• [Short task 1]:
Return the article about the millionaire son who won't help his parents, reproducing all of it word for word.

• [Supplied passage]:
Ungrateful

Here’s an interesting one, and it leaves me curiously conflicted

A millionaire has revealed he refuses to help his struggling parents pay off their mortgage so they can retire because they wouldn’t invest in his fledgling company five years ago.  The unnamed son, believed to be from the UK, explained on Reddit that he started a business in 2015, and his parents refused to invest £100 because they thought it would fail.  However in the last couple of years it’s boomed – but the son, who earns ‘borderline seven figures a year’, remains bitter about his parents’ lack of support.
The son explained he quit his office job, which paid £26,000 a year, in order to start his business in 2015 – when his parents and siblings earned twice or triple what he made.
‘When I opened my business, I asked if they wanted to invest as little as £100 in it, no one did… My entire family thought that my business was going to fail, just like I failed my sixth form,’ he wrote.
However, the company turned out to be a success and the business boomed in 2018 and 2019.
The son wrote: ‘My parents still have around £200,000 in mortgage payments left and are about to retire. Yesterday at a family reunion, my aunt asked why I don’t help them out financially considering I make more in a year than they make in a decade.’
He said he told his aunt he did not want to help because his parents had shown no belief in his venture.
‘I also told her that my parents made more than enough to put aside some money each month towards retirement, but due to their unorganised spending habits they were living pay cheque to pay cheque every month. They were making TRIPLE what I was making when I was an office boy,’ he explained.

Here’s why I’m conflicted.

I myself couldn’t do this to my parents, because parents.  (And if you need me to explain that rationale, you need help.)

• [Short task 2]:
Retype the rows starting with the line containing "Among the set" and going on through the last of the rows, both ends included. Leave the pictures out of your answer.

• [Material shown]:

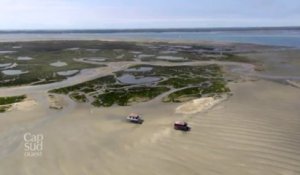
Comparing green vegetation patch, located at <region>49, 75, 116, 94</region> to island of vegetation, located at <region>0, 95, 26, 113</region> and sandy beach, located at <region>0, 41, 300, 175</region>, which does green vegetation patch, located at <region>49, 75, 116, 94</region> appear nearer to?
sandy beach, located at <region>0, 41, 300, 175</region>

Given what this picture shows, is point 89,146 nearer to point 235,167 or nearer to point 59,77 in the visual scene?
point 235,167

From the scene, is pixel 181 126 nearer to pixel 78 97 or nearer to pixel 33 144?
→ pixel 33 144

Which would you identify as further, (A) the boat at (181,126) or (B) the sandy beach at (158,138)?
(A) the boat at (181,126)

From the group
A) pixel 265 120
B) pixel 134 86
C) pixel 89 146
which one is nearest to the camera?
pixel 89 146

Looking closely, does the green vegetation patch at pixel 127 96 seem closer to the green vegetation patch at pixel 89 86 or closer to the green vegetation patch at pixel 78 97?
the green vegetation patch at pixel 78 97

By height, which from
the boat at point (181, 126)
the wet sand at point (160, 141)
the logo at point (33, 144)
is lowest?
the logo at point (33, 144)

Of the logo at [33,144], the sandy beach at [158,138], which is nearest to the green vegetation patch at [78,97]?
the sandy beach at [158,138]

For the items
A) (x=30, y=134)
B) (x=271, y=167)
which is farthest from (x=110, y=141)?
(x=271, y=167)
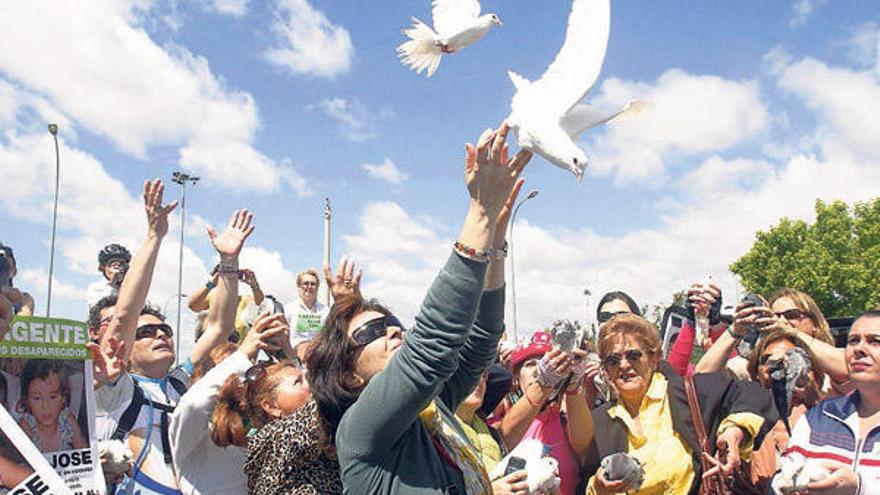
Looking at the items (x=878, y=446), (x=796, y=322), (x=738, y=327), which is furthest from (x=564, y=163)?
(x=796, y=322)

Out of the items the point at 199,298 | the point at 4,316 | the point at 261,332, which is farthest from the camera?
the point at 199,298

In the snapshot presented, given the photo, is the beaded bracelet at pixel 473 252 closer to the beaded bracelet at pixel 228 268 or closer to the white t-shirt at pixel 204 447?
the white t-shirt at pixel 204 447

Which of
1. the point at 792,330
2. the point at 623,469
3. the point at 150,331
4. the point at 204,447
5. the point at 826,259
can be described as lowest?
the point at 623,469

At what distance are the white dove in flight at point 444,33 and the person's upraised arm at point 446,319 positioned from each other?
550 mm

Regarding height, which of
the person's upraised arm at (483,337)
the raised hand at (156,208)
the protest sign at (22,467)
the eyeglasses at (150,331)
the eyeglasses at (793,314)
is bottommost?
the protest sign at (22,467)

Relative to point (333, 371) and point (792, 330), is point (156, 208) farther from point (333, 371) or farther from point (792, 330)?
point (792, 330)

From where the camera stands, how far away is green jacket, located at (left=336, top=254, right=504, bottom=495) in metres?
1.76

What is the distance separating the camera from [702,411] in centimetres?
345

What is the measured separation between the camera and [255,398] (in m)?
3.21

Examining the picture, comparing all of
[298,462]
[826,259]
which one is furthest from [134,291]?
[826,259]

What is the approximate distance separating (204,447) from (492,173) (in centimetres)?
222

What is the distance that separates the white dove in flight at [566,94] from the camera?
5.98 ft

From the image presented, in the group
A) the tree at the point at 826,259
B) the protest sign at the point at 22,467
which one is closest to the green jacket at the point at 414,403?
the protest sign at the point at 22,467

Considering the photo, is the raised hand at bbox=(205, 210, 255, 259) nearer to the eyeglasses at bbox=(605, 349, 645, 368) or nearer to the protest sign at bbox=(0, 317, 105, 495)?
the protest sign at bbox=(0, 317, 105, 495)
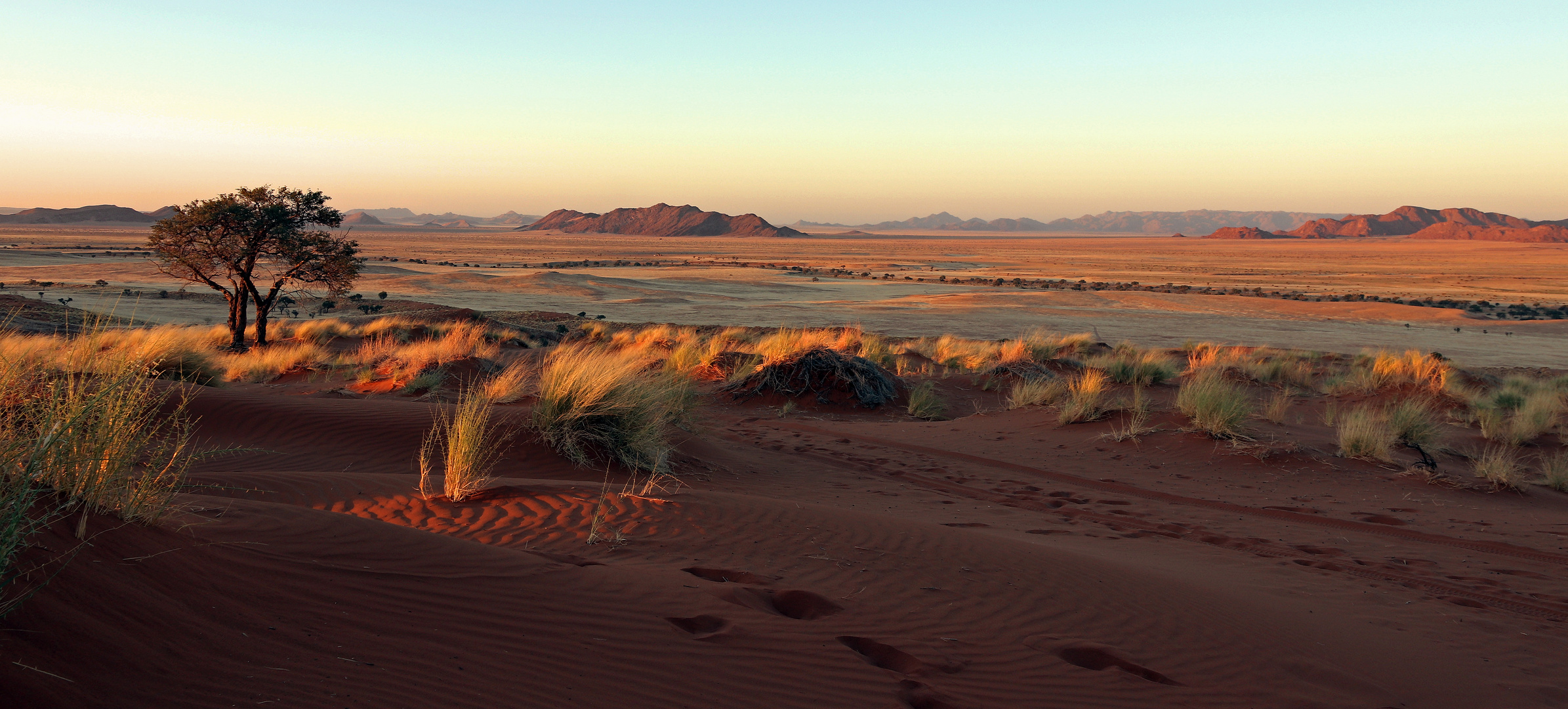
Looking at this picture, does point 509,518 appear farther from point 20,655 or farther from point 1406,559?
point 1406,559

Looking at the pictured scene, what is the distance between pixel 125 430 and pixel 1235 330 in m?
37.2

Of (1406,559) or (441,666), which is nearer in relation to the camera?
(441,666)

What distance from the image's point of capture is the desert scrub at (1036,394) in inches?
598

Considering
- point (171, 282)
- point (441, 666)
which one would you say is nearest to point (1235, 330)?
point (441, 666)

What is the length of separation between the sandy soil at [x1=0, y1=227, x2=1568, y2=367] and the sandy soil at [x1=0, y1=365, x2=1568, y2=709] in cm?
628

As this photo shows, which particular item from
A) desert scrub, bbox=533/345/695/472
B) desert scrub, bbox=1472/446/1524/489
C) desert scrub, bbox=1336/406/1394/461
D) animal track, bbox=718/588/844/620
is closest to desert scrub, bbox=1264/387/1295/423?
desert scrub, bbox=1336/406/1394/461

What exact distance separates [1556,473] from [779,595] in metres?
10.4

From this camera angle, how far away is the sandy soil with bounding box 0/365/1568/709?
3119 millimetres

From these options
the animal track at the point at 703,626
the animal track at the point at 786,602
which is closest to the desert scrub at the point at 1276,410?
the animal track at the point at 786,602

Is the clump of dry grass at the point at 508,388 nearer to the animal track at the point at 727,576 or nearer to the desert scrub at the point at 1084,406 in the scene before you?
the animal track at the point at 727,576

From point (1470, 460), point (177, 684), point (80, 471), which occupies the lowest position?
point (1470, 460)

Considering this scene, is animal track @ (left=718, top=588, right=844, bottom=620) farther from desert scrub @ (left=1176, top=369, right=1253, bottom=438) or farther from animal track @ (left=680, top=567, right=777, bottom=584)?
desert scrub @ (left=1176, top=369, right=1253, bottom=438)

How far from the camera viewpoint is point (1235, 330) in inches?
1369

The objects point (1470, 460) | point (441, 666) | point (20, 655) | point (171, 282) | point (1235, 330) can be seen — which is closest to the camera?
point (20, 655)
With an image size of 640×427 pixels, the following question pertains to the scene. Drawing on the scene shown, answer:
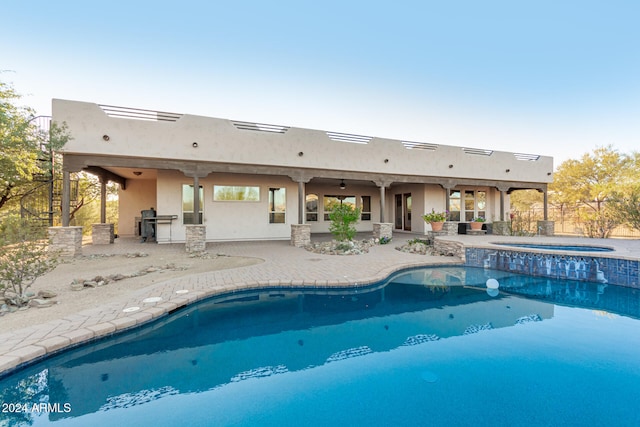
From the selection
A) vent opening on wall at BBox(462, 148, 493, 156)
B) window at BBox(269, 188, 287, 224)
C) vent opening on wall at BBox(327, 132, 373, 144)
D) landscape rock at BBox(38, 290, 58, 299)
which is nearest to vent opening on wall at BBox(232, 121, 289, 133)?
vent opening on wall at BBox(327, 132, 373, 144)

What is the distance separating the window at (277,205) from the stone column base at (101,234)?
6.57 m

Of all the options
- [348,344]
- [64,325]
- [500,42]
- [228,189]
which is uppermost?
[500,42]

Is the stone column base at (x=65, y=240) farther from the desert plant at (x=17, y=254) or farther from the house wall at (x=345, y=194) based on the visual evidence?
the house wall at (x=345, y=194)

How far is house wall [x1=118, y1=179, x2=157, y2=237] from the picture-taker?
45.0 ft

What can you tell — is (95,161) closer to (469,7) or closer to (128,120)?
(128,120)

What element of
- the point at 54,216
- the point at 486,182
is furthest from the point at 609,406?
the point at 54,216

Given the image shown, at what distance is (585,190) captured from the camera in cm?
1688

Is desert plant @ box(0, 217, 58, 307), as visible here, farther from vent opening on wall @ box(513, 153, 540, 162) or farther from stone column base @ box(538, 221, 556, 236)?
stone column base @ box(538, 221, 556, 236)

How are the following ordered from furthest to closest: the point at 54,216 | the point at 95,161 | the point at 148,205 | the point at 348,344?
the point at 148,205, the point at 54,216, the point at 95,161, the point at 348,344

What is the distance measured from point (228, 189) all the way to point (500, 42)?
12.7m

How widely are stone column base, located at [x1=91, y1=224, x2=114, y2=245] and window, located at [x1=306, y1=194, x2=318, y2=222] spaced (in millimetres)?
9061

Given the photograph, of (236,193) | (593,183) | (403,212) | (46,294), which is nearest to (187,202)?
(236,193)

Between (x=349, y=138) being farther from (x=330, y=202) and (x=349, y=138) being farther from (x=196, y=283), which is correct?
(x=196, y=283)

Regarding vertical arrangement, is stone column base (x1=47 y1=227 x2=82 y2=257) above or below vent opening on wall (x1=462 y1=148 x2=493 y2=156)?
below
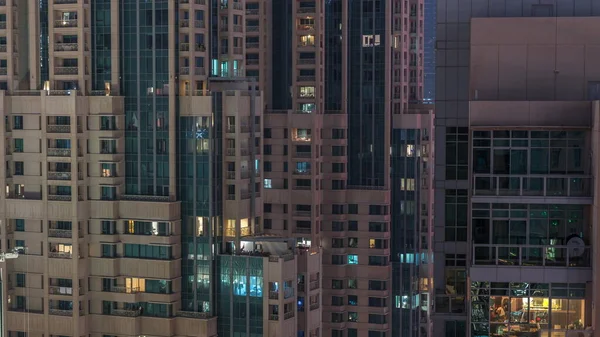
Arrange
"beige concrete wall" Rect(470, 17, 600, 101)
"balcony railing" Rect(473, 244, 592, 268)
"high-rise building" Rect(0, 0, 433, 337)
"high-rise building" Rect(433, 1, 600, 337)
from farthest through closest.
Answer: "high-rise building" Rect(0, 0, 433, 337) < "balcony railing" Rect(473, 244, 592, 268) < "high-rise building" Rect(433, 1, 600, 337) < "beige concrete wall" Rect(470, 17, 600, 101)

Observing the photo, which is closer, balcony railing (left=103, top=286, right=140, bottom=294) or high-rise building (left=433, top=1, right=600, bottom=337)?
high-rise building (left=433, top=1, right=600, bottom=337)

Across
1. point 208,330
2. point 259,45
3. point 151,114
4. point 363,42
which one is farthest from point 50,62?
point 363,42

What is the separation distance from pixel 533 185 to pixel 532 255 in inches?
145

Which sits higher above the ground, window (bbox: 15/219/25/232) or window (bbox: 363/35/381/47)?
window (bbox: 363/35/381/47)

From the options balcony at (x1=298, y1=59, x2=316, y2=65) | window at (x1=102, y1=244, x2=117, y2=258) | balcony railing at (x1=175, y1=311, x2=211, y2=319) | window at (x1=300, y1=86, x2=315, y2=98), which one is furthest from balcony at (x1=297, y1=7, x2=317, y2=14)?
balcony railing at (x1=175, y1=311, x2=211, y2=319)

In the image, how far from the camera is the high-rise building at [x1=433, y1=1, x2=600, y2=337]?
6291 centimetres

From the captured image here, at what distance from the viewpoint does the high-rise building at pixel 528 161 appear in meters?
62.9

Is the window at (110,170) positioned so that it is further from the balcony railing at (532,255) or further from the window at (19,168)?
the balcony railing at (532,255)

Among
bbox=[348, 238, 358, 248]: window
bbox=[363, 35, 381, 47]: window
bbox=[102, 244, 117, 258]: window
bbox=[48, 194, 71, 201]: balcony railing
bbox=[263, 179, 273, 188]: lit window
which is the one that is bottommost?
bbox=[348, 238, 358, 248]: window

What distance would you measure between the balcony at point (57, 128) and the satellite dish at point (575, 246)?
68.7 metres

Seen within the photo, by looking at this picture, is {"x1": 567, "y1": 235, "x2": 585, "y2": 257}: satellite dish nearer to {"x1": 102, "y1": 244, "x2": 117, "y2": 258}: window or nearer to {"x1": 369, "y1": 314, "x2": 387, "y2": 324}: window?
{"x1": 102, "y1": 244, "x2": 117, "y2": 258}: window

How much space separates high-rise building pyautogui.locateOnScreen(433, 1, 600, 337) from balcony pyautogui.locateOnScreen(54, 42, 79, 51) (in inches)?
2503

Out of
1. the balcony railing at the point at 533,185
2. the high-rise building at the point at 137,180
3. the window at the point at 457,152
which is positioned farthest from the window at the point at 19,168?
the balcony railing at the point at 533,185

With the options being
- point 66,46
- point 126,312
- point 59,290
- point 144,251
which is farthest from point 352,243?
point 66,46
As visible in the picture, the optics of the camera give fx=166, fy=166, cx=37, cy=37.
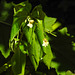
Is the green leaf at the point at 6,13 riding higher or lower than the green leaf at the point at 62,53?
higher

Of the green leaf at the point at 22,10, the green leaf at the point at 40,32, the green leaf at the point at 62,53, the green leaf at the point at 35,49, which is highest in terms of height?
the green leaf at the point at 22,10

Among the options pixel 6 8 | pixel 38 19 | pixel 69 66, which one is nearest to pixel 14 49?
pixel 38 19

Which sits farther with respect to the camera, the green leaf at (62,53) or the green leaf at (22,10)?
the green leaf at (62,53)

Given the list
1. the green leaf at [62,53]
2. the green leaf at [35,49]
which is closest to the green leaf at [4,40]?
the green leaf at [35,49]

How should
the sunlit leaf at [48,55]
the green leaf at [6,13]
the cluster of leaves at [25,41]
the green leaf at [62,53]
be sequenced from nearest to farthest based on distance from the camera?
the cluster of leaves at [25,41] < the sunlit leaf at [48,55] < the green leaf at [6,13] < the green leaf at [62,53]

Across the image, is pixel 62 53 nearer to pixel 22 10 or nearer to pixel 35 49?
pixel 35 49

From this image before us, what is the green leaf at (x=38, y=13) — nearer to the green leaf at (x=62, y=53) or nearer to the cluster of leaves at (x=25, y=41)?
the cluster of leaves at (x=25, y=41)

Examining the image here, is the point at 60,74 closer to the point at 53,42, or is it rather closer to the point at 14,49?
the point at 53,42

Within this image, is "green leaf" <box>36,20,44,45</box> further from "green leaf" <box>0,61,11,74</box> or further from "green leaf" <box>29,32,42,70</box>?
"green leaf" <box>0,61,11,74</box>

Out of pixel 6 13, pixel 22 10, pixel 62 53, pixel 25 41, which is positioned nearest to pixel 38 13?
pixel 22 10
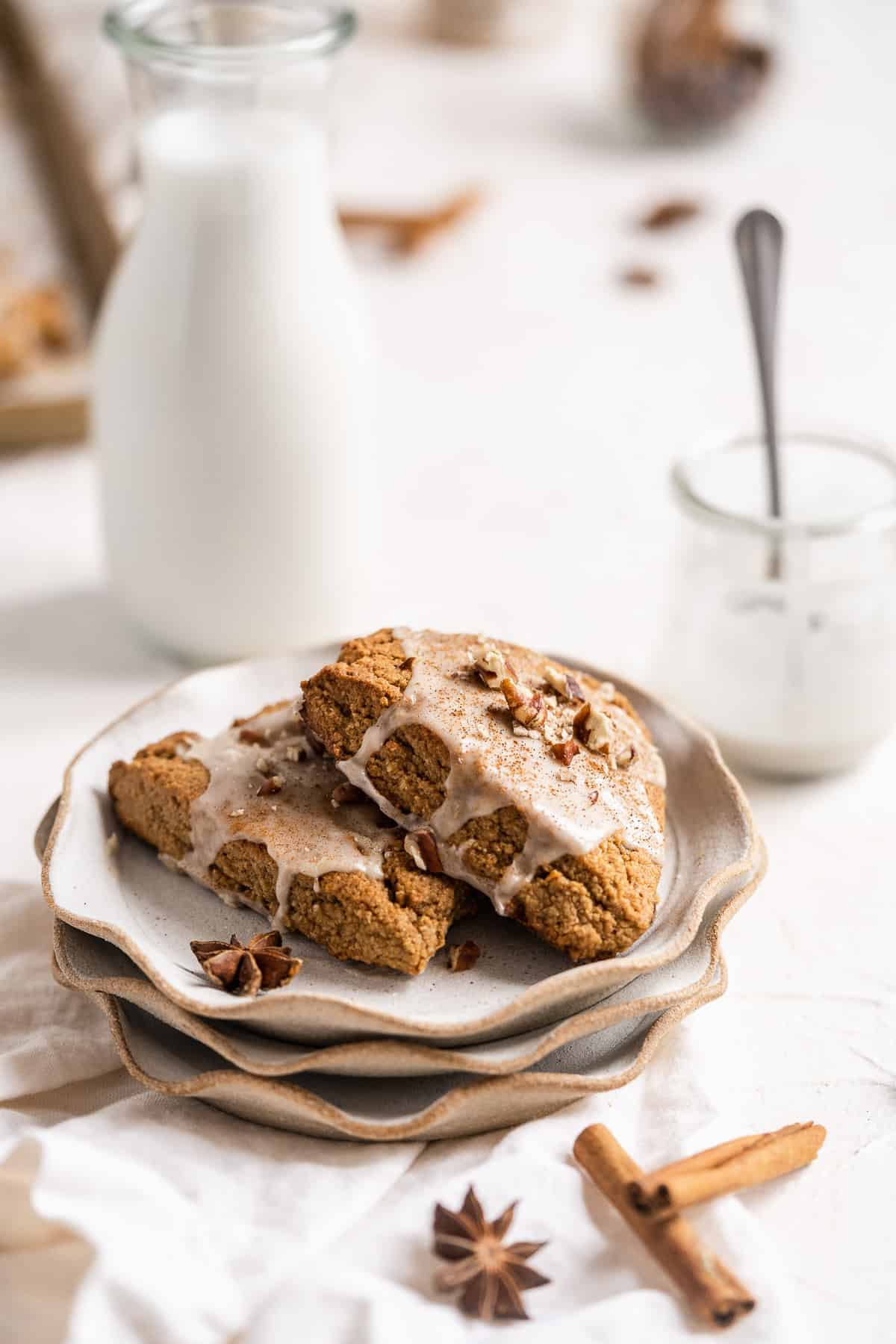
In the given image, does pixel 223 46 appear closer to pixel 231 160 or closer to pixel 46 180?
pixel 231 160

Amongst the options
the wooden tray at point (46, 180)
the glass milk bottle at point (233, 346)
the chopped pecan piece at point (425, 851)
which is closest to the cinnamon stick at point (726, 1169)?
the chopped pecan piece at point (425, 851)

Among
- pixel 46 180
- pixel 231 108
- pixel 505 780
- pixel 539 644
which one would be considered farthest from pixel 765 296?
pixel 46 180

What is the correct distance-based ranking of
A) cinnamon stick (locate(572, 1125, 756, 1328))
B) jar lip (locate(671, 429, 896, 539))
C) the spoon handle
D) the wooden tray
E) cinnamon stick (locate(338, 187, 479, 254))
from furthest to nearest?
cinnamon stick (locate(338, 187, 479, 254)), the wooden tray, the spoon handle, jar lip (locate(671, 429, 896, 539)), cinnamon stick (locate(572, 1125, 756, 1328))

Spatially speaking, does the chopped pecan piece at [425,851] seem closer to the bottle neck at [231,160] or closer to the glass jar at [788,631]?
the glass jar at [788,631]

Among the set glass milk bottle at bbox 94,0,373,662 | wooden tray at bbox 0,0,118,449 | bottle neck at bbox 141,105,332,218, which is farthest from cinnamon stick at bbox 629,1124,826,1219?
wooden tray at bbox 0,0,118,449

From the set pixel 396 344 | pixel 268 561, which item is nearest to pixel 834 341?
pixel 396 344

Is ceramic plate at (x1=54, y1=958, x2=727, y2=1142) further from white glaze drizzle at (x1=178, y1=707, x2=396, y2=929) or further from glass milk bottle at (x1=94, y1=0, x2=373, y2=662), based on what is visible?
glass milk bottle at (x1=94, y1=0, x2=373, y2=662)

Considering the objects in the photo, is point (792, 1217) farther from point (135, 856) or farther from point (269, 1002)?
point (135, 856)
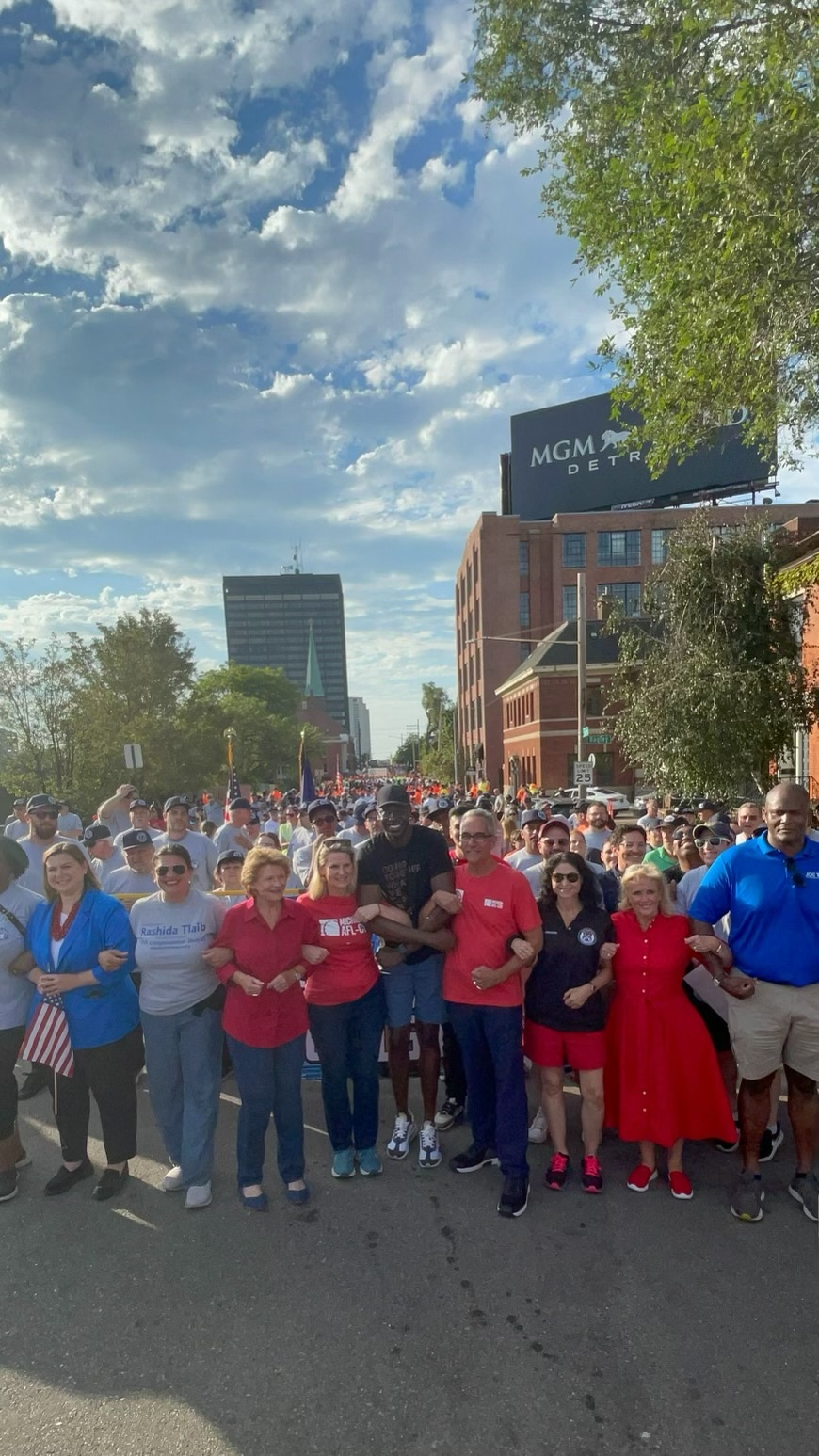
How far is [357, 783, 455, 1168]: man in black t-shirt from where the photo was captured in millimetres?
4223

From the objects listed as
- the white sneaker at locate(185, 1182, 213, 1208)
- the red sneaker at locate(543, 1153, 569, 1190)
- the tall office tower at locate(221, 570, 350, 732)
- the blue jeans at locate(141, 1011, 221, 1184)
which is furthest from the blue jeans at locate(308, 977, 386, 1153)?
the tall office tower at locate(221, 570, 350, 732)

• [Task answer 1]:
Ungrateful

Here’s an interesting one, and it leaves me curiously conflicted

A millionaire has revealed he refuses to help his struggling parents pay off their mortgage so they can retire because they wouldn’t invest in his fledgling company five years ago.  The unnamed son, believed to be from the UK, explained on Reddit that he started a business in 2015, and his parents refused to invest £100 because they thought it would fail.  However in the last couple of years it’s boomed – but the son, who earns ‘borderline seven figures a year’, remains bitter about his parents’ lack of support.
The son explained he quit his office job, which paid £26,000 a year, in order to start his business in 2015 – when his parents and siblings earned twice or triple what he made.
‘When I opened my business, I asked if they wanted to invest as little as £100 in it, no one did… My entire family thought that my business was going to fail, just like I failed my sixth form,’ he wrote.
However, the company turned out to be a success and the business boomed in 2018 and 2019.
The son wrote: ‘My parents still have around £200,000 in mortgage payments left and are about to retire. Yesterday at a family reunion, my aunt asked why I don’t help them out financially considering I make more in a year than they make in a decade.’
He said he told his aunt he did not want to help because his parents had shown no belief in his venture.
‘I also told her that my parents made more than enough to put aside some money each month towards retirement, but due to their unorganised spending habits they were living pay cheque to pay cheque every month. They were making TRIPLE what I was making when I was an office boy,’ he explained.

Here’s why I’m conflicted.

I myself couldn’t do this to my parents, because parents.  (And if you need me to explain that rationale, you need help.)

• [Task answer 2]:
Among the set glass milk bottle at bbox 94,0,373,662 | wooden tray at bbox 0,0,118,449 | bottle neck at bbox 141,105,332,218, which is farthest from cinnamon stick at bbox 629,1124,826,1219?
wooden tray at bbox 0,0,118,449

From the set pixel 396 344 | pixel 268 561, which item is nearest to pixel 834 341?
pixel 396 344

Is ceramic plate at (x1=54, y1=958, x2=727, y2=1142) further from white glaze drizzle at (x1=178, y1=707, x2=396, y2=929) or further from glass milk bottle at (x1=94, y1=0, x2=373, y2=662), based on what is visible?
glass milk bottle at (x1=94, y1=0, x2=373, y2=662)

Considering the objects in the photo, is point (792, 1217) farther from point (135, 856) or farther from point (269, 1002)?
point (135, 856)
How far is [357, 783, 455, 1168]: man in black t-shirt from where the photo was captured in millimetres?
4223

From the objects listed as
- the white sneaker at locate(185, 1182, 213, 1208)
- the red sneaker at locate(543, 1153, 569, 1190)
- the tall office tower at locate(221, 570, 350, 732)
- the blue jeans at locate(141, 1011, 221, 1184)
which is furthest from the blue jeans at locate(308, 977, 386, 1153)?
the tall office tower at locate(221, 570, 350, 732)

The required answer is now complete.